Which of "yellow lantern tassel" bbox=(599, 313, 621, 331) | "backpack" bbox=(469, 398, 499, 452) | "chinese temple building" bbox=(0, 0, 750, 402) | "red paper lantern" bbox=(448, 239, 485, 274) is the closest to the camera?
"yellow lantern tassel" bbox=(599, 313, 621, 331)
════════════════
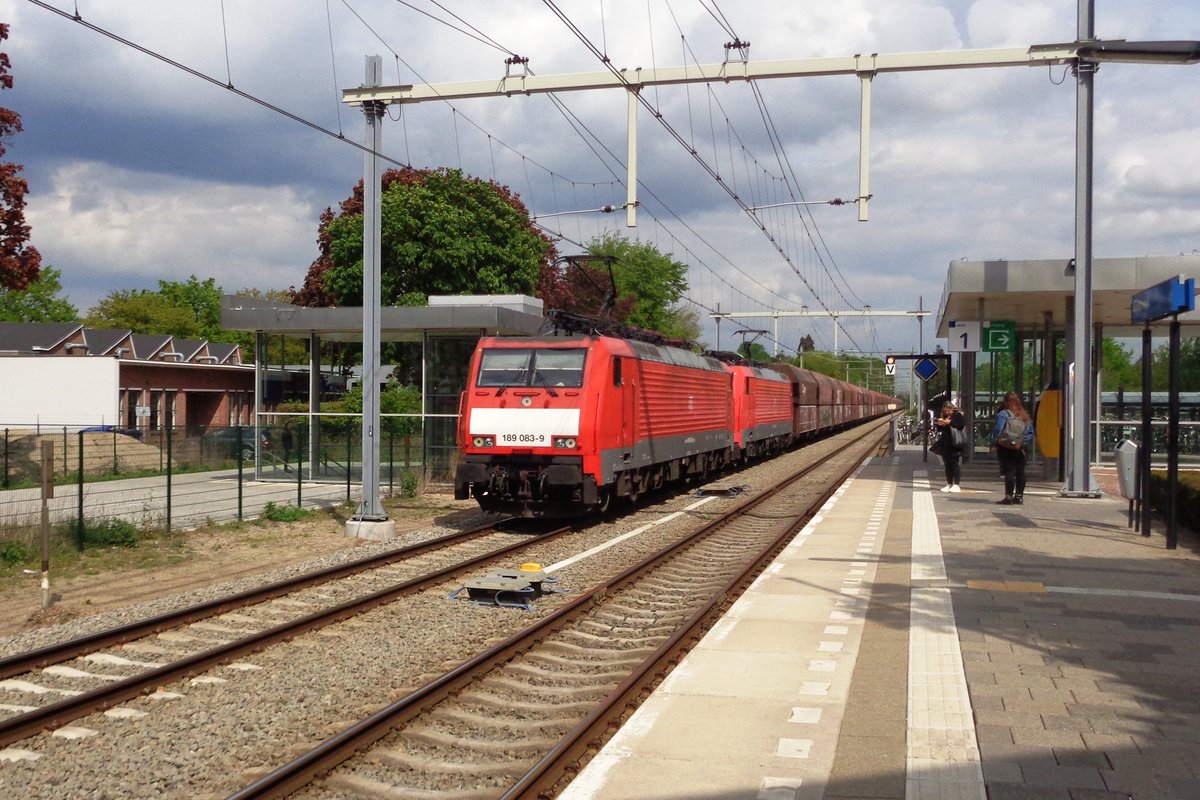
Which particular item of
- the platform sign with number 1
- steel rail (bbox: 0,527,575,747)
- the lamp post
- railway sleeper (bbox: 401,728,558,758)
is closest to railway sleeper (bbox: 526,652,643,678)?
════════════════
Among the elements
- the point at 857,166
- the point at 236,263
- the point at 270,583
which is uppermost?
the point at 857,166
════════════════
**What needs to be done**
Write out the material from the line containing "Which particular item of" down to the line containing "is closest to", including both of those lines and copying each line word for word.

**Complete response**
Which particular item of
- the platform sign with number 1
- steel rail (bbox: 0,527,575,747)
- the lamp post
- railway sleeper (bbox: 401,728,558,758)
is closest to railway sleeper (bbox: 526,652,643,678)?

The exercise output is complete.